すげえ嫌な予感がするんだけど……。
──ギター、如月久遠、ボーカルが俺、水瀬樹という、突如、久遠が提案した、互いにパートを交換してのセッション。演奏を終え、俺はふうっと息を吐いた。
「な、なんか良い感じだったな……」
「ですね、私もなんかノリノリで弾けちゃいました」
そう言って久遠は、すらりとした長身の肩からギターストラップを外し、ふわりと、黒髪ロングを揺らしながら微笑む。
最初、しぶしぶギターを渡し、マイクを受け取った俺だが、いざやってみれば、これが案外大当たり。
彼女の巧みなピックさばきからの重厚な中音域は、俺が奏でるハスキーな歌声に激しく寄り添い──って、今はそんなことはどうでもよくて。
「あ、あの、久遠って、前のバンドじゃギターじゃなくてボーカルだったんだろ?」
「ですね」
「ですね〜、じゃねーよ、なんで扱いが難しいレスポールを平然と弾きこなしてやがる、普通にヤバいだろ」
なんかムカつくような、悔しいような。俺にはコードを押さえるのが精一杯だったし……泣きたい。
「ふふふ、内緒です」
胸にギターを抱えてニヤリと笑う久遠。その姿は、嫌味ったらしいというか、なんかあざとい。つうかそれ、重くないの?
それにしても、黒髪ロングの長身お嬢様がボーカルもギターもこなすなんて、ビジュアル的にも売れないわけがない。

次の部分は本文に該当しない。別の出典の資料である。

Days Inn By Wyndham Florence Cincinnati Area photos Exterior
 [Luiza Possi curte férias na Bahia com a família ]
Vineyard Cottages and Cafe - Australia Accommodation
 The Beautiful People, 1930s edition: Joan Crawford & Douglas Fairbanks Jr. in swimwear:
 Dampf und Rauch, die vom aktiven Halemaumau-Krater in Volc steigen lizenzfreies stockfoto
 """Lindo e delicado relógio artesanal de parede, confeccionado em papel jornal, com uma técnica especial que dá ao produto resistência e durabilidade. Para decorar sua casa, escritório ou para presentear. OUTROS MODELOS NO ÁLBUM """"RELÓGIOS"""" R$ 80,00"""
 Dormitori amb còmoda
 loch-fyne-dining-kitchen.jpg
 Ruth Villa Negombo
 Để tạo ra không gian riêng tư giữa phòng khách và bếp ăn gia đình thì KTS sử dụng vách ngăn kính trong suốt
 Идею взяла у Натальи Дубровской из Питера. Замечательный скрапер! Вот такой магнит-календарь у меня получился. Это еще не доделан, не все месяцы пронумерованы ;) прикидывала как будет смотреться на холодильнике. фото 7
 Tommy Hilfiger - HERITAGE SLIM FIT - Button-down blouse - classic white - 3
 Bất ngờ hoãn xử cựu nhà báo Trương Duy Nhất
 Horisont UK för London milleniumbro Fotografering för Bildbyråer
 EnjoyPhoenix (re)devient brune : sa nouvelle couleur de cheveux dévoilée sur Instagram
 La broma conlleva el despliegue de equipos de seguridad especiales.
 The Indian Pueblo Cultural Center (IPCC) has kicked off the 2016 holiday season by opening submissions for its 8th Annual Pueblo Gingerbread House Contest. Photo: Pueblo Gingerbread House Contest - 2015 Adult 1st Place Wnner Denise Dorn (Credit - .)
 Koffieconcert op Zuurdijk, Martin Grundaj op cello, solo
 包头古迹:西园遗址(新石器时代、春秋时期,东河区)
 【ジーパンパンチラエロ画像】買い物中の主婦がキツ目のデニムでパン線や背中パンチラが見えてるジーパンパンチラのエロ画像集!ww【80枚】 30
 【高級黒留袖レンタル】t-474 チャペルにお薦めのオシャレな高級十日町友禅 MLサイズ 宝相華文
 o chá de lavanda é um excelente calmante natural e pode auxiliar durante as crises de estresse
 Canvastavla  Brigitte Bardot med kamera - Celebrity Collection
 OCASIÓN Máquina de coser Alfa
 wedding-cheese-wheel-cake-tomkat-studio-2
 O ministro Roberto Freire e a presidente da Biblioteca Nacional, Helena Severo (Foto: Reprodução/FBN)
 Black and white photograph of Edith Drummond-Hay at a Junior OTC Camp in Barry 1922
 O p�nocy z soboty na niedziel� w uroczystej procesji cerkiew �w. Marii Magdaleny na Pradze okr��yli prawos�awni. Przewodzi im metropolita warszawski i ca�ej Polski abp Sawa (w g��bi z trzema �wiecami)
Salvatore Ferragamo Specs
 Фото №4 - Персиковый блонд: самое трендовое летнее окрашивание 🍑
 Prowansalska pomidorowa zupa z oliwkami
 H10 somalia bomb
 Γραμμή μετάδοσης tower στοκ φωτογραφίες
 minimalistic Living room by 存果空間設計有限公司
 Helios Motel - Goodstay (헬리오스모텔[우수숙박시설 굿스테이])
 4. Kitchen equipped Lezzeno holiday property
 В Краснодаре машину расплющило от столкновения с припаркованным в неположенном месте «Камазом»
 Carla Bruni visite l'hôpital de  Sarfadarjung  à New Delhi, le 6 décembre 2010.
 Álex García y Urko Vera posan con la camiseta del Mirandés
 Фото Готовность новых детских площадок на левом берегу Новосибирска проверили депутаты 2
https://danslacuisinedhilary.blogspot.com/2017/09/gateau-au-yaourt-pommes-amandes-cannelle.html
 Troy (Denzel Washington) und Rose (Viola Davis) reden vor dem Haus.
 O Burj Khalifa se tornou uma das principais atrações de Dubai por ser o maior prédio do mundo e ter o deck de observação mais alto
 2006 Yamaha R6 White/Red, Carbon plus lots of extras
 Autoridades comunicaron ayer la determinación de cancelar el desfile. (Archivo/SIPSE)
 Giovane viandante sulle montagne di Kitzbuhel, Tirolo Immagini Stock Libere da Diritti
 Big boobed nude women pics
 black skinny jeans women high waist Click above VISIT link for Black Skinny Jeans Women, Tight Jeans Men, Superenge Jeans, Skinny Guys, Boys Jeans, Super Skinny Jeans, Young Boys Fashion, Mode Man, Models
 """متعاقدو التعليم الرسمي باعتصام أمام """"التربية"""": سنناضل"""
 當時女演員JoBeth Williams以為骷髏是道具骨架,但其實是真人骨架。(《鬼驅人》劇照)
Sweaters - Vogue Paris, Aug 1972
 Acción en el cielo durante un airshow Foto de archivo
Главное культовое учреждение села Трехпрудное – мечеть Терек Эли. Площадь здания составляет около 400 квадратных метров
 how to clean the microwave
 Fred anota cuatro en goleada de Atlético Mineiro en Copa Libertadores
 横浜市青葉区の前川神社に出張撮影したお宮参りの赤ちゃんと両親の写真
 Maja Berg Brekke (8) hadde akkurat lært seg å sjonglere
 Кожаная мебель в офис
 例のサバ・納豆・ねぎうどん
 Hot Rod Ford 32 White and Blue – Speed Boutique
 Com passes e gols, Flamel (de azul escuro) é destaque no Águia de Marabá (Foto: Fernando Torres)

ギターはともかく、俺の歌は、案外悪くなかった、と思う。だけど、今の久遠と比べると……。
いっそ、これを最後に──、
(いや、違う、俺はもっと、もっと久遠と──)
「じゃ、じゃあ、細いことはあとにして、もう一回通しな!」
「はい、望むところです!」
その後、俺たちは時間を忘れ、何度も何度もセッションを繰り返した。
◇
「──えへ、また来ちゃいました」
久遠との即興セッションから、一夜明けた朝。
そろそろ大学の授業に出ないとやばいな、と思いつつ、アパートの部屋で身支度をしていると、突然玄関のチャイムが鳴り、ああ、またかよ、とため息混じりでドアを開ければ、そこに立っていたのはやはり、久遠だった。二度目にもなると、驚くより先に呆れてしまう。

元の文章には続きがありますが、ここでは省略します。